Collection entries

-- Begin --

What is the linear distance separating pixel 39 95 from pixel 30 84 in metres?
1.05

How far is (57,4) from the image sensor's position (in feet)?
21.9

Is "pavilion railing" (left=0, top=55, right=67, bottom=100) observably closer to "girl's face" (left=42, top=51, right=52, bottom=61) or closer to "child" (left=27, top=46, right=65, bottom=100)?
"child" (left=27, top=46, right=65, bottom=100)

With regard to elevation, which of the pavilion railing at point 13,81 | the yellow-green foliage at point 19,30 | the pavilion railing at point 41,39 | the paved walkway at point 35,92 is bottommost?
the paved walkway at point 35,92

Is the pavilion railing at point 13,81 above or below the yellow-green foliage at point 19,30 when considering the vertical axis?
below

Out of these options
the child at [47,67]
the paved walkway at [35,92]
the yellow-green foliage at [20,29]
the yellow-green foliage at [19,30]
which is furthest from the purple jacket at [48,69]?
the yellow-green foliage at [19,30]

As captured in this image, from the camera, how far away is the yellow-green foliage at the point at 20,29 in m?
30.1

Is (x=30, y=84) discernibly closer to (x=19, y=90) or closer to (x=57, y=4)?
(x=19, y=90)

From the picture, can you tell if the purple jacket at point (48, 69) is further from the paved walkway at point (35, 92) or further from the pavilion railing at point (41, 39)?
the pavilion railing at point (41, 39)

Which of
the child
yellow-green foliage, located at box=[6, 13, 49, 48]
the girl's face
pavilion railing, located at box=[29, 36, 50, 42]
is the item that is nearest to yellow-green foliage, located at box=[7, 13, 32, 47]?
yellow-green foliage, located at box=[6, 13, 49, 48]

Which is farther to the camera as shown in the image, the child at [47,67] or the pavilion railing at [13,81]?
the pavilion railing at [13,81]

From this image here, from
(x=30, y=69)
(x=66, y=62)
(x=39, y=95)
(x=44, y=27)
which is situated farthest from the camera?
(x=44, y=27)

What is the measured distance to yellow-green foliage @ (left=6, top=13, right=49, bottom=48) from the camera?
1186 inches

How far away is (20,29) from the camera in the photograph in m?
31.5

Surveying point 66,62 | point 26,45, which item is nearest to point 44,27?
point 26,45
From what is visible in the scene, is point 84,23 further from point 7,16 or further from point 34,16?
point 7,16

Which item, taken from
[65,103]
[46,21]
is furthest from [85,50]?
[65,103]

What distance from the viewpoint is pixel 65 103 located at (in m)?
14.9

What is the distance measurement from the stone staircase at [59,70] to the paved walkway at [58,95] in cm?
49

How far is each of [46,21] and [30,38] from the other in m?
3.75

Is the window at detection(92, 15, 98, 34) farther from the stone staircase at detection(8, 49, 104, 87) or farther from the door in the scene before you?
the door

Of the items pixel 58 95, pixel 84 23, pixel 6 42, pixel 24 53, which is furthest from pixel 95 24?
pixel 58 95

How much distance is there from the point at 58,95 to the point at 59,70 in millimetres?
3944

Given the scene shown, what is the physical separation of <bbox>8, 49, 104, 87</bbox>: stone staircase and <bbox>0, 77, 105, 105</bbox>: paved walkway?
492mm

-- End --

_STATED TASK_:
Return the lines of the records without any change, beginning with the line that contains "Is the window" and continuing through the end of the records.

_RIGHT ANSWER_:
Is the window at detection(92, 15, 98, 34) farther from the stone staircase at detection(8, 49, 104, 87) or farther from the door in the scene before you?
the door

Of the items pixel 58 95, pixel 84 23, pixel 6 42, pixel 24 53, which is furthest from pixel 95 24?
pixel 58 95

How much distance is there from the point at 58,95 to the point at 59,70 in millimetres?
3944

Given the scene shown, what is the physical separation of <bbox>8, 49, 104, 87</bbox>: stone staircase and <bbox>0, 77, 105, 105</bbox>: paved walkway?
492mm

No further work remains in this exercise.